Volgens mr. [X] is het wrakingsverzoek te laat ingediend, aangezien zij direct na de voorgeleiding een einduitspraak op het verzoek tot opheffing of schorsing van de voorlopige hechtenis van verzoeksters zoon heeft gedaan. Met betrekking tot het verloop van de voorgeleiding, ontkent zij dat zij verzoekster de zaal heeft uitgezet.
De beoordeling
4.1 De rechtbank overweegt dat voor de beoordeling van het onderhavige wrakingsverzoek de toepasselijke norm is gegeven in artikel 512 Wetboek van Strafvordering (Sv) en artikel 6 van het Europees Verdrag tot bescherming van de rechten van de mens en de fundamentele vrijheden (EVRM), in samenhang met de door de Hoge Raad en het Europese Hof voor de Rechten van de Mens ontwikkelde criteria. Artikel 512 Sv bepaalt dat op verzoek van een partij de rechter die een zaak behandelt kan worden gewraakt op grond van feiten en omstandigheden waardoor de rechterlijke onpartijdigheid schade zou kunnen lijden.
4.2. De rechtbank stelt voorop dat het wrakingsverzoek van 8 april 2010 kennelijk betrekking heeft op onder meer de door mr. [X] genomen beslissing van 12 juni 2009 op het verzoek tot opheffing of schorsing van de voorlopige hechtenis van verzoeksters zoon. Tegen die beslissing staat echter het middel van wraking niet open. Het middel van wraking is immers niet bedoeld om te ageren tegen onjuist geachte uitspraken. Daartegen staat uitsluitend - binnen de grenzen van de wet - het rechtsmiddel van hoger beroep open. Bovendien is het wrakingsverzoek van 8 april 2010 niet gedaan zodra de feiten of omstandigheden aan verzoekster bekend zijn geworden, zoals is bepaald in artikel 513 Sv.

● ● ●

- [OPDRACHTEN]:
**1)** Welk wetsartikel schrijft volgens het fragment voor dat een wrakingsverzoek moet worden gedaan zodra de feiten of omstandigheden bekend zijn geworden?
**2)** Herhaal het deel van het fragment dat begint met "Volgens mr. [X]" en doorloopt tot en met "zaal heeft uitgezet.".
De items zijn voor deze opdrachten niet nodig.

- [AANGELEVERDE GEGEVENS]:
● ● ●

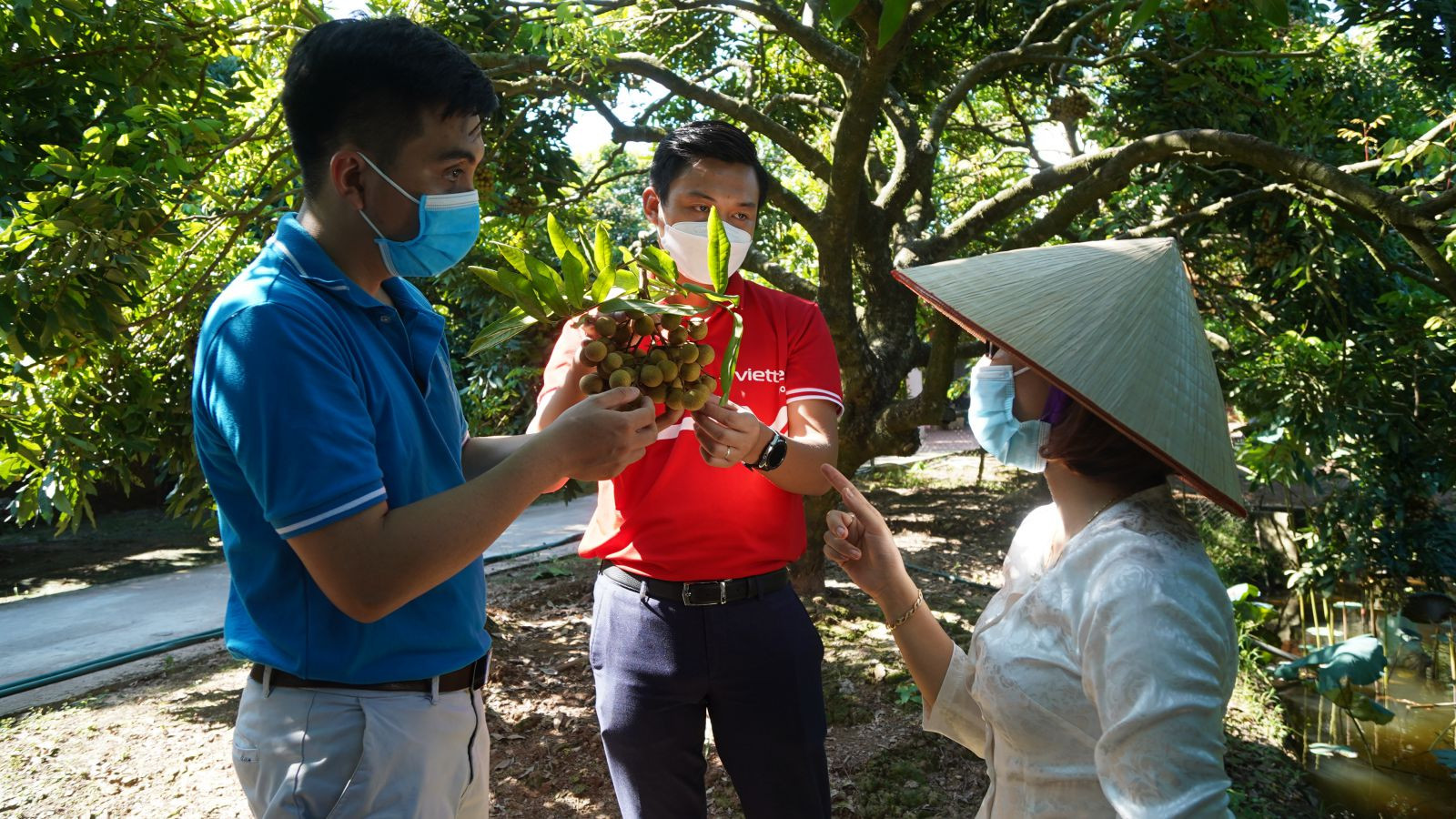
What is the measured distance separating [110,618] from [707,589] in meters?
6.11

● ● ●

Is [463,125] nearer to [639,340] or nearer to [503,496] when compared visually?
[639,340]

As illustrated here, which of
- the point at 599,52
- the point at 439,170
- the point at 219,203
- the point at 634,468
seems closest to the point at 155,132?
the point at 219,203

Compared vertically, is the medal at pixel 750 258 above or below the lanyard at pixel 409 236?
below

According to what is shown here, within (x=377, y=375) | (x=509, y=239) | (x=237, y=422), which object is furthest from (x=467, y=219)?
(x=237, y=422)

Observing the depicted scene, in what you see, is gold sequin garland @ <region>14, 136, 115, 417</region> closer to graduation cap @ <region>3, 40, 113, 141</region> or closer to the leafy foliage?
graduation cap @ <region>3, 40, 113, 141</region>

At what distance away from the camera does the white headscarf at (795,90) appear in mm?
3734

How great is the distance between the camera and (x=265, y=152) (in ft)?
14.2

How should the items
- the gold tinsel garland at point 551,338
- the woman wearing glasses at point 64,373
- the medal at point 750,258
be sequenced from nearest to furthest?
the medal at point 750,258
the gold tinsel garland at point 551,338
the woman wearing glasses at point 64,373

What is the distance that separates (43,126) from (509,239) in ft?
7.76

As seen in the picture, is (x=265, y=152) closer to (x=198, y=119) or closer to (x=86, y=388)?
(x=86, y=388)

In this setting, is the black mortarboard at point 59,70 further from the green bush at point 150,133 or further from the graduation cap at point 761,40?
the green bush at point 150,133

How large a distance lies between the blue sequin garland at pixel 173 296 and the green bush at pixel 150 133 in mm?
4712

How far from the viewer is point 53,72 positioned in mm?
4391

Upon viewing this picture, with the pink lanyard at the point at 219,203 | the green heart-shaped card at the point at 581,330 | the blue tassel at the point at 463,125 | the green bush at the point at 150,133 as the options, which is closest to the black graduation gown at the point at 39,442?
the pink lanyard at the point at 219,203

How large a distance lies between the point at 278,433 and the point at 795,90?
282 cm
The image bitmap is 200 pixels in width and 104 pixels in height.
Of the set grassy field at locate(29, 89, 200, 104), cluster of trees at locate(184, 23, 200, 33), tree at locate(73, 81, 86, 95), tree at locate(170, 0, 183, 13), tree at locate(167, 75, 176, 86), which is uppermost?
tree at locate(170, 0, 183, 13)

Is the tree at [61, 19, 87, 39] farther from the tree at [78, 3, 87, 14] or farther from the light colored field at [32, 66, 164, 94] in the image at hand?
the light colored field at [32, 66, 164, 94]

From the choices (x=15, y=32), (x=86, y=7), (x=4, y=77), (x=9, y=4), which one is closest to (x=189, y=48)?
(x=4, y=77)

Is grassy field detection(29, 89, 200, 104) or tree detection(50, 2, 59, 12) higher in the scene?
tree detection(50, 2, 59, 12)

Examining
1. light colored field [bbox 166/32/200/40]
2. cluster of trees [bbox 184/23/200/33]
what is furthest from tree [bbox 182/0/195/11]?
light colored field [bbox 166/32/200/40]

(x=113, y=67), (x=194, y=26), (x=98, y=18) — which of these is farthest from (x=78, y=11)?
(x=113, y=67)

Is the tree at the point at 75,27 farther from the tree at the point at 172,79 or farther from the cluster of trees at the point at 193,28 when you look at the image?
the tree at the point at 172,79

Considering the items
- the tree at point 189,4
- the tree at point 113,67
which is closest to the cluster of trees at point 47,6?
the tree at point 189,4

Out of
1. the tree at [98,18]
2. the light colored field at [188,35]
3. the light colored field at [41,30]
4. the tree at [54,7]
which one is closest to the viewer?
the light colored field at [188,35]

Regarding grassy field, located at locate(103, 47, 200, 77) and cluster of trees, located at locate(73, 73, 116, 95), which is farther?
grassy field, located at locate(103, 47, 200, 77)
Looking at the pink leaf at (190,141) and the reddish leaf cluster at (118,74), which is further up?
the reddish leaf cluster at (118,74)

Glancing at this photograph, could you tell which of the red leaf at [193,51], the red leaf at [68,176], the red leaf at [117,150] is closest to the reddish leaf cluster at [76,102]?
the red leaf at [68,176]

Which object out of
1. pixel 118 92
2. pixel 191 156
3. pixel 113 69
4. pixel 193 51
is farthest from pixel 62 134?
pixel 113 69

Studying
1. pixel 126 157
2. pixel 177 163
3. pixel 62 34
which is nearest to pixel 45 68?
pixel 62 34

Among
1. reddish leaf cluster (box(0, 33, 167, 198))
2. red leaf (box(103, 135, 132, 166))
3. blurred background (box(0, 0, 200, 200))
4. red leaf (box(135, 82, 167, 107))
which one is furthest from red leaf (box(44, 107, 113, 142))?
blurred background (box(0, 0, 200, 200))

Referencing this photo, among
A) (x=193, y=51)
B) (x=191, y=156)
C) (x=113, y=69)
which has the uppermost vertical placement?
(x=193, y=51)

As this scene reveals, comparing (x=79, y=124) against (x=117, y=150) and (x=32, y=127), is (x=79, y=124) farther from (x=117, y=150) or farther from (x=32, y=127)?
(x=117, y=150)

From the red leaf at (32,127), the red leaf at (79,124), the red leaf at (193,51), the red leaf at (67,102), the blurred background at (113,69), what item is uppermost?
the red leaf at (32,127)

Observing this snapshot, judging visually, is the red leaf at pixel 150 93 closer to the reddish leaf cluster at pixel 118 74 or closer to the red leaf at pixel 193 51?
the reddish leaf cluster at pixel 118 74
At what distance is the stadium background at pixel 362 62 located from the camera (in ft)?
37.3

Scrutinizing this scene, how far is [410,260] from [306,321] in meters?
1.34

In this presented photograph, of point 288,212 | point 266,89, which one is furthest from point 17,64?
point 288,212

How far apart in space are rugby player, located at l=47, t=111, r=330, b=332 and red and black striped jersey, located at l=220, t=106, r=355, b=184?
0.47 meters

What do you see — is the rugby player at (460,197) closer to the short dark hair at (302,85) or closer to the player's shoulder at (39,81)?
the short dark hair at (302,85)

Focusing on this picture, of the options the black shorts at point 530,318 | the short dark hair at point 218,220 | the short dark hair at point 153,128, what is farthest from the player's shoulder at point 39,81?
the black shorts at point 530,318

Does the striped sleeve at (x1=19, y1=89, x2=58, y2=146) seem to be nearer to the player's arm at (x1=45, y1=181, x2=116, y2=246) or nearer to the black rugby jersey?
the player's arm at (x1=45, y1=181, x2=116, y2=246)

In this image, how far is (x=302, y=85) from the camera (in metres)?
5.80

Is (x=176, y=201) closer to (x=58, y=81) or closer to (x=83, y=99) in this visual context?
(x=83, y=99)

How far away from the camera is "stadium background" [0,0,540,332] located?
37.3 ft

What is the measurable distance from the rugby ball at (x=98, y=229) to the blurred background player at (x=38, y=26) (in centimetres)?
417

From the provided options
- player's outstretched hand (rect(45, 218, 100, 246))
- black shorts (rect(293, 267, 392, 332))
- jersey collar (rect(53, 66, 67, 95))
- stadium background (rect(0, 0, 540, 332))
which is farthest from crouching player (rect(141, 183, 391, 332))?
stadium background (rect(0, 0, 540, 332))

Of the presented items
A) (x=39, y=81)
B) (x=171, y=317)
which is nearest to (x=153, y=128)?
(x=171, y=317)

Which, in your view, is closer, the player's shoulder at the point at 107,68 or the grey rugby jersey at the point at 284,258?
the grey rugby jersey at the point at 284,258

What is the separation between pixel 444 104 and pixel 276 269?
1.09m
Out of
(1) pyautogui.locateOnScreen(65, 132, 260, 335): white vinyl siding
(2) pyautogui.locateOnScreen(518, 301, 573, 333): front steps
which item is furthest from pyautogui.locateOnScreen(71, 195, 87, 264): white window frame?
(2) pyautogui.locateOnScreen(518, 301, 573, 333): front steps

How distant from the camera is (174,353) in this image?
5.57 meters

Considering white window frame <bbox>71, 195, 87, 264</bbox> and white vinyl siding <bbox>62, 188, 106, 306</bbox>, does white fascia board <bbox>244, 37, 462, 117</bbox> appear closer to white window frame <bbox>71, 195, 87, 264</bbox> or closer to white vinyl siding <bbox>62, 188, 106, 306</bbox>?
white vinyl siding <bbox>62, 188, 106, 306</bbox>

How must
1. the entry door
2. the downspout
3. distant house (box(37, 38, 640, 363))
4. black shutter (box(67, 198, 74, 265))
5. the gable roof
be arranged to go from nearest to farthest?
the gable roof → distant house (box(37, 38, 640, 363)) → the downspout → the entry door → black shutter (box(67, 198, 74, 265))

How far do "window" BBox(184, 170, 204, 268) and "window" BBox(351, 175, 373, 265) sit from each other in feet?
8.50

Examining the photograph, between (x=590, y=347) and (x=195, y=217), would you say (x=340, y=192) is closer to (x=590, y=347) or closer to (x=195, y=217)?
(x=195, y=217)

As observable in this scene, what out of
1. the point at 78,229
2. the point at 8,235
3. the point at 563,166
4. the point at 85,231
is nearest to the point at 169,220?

● ● ●

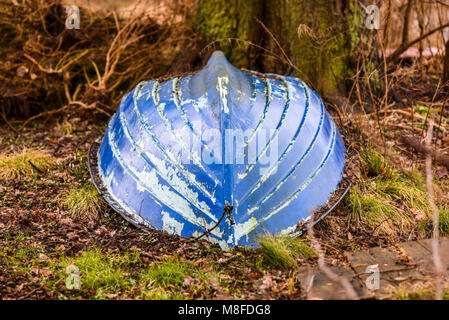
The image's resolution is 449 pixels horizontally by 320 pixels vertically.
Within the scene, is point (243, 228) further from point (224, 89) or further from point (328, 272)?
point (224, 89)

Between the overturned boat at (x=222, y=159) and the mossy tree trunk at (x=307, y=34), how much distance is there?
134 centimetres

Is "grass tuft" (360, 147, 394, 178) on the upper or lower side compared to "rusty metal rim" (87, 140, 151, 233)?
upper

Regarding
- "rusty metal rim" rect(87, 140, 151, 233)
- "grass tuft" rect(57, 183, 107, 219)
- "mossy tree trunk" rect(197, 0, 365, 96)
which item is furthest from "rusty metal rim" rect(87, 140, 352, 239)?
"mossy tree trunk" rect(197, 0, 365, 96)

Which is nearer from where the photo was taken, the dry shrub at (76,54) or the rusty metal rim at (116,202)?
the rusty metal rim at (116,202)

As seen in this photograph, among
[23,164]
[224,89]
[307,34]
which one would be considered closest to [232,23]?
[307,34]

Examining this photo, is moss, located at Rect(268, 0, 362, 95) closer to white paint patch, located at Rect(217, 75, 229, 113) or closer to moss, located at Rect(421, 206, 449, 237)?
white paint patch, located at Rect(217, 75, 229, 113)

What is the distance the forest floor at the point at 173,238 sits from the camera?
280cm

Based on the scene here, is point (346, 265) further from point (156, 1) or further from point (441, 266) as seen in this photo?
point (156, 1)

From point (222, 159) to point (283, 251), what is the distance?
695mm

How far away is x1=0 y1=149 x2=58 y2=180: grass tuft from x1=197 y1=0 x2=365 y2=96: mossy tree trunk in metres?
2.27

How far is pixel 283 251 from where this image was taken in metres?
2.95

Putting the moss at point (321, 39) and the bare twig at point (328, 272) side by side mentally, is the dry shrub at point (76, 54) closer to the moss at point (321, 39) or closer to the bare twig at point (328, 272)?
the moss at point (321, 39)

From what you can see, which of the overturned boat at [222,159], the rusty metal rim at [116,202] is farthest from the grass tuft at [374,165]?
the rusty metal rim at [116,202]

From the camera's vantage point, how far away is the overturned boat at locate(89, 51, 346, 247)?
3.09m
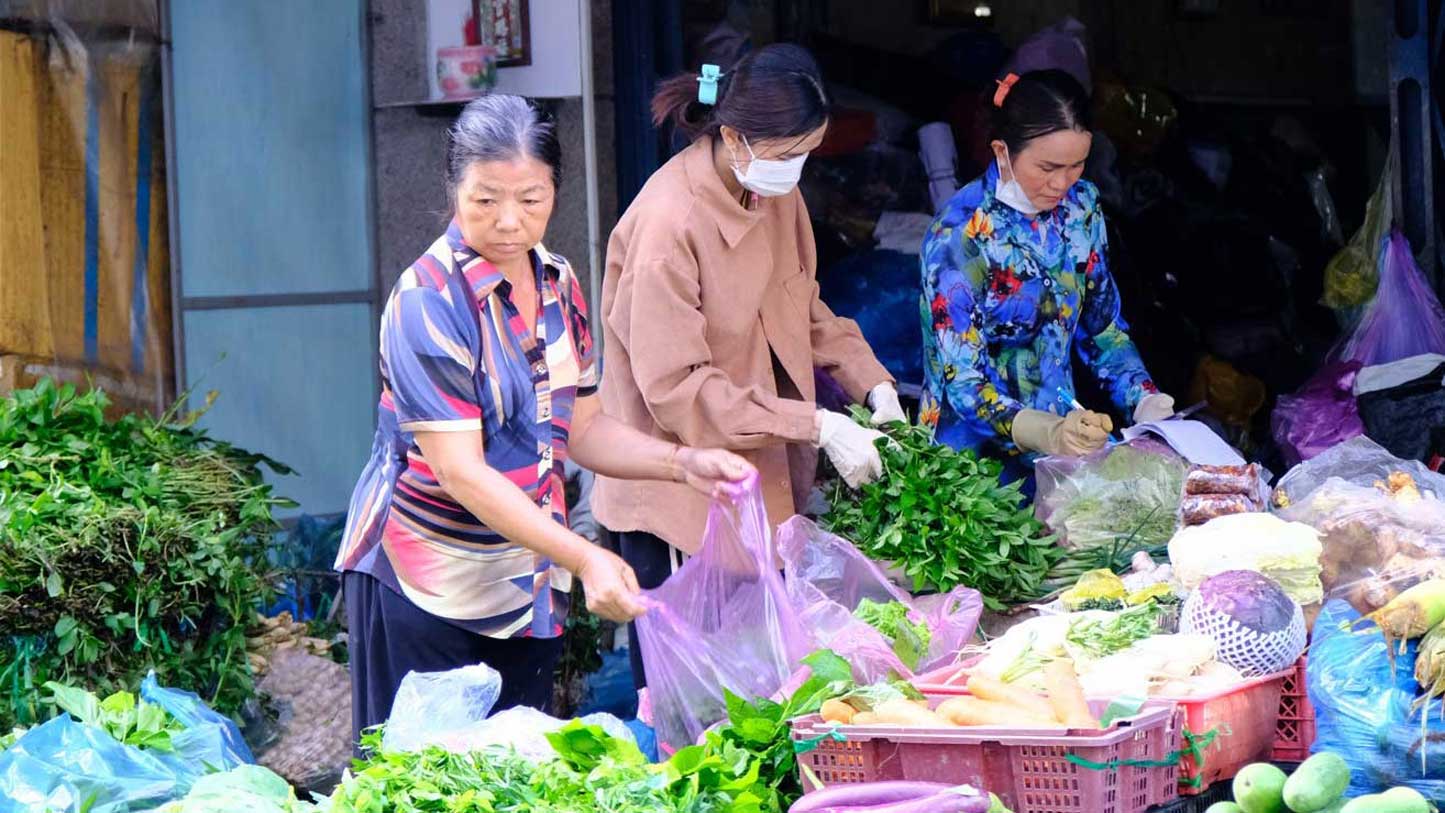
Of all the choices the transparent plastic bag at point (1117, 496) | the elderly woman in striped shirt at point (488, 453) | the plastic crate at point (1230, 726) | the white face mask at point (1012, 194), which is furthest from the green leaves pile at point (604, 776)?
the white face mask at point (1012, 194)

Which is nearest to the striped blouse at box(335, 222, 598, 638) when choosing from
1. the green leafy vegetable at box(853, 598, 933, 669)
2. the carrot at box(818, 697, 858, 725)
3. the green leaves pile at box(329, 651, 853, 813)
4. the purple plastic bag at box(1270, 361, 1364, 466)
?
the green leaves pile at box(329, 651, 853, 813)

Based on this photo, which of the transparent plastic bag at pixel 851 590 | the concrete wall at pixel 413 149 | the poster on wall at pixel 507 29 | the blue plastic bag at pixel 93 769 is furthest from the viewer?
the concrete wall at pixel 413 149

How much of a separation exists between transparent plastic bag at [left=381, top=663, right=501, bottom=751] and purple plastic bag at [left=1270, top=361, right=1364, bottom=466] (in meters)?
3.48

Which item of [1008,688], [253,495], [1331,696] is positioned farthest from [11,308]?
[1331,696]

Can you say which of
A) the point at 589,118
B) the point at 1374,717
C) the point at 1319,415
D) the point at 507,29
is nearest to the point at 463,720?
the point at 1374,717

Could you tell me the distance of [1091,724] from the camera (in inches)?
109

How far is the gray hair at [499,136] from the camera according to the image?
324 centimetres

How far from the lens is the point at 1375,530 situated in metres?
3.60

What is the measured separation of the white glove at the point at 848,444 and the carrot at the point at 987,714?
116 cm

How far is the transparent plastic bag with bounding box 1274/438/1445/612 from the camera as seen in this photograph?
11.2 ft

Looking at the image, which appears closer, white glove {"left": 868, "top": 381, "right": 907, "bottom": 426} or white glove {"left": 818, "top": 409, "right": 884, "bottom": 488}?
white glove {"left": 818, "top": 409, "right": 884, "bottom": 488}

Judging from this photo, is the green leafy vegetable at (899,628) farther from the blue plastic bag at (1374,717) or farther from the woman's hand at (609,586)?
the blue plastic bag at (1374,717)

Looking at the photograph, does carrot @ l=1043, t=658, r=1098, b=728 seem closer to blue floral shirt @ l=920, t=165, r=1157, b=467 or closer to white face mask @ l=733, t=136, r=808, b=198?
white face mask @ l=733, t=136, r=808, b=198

● ● ●

- [ANTWOORDEN]:
**1)** Artikel 513 Sv.

**2)**
Volgens mr. [X] is het wrakingsverzoek te laat ingediend, aangezien zij direct na de voorgeleiding een einduitspraak op het verzoek tot opheffing of schorsing van de voorlopige hechtenis van verzoeksters zoon heeft gedaan. Met betrekking tot het verloop van de voorgeleiding, ontkent zij dat zij verzoekster de zaal heeft uitgezet.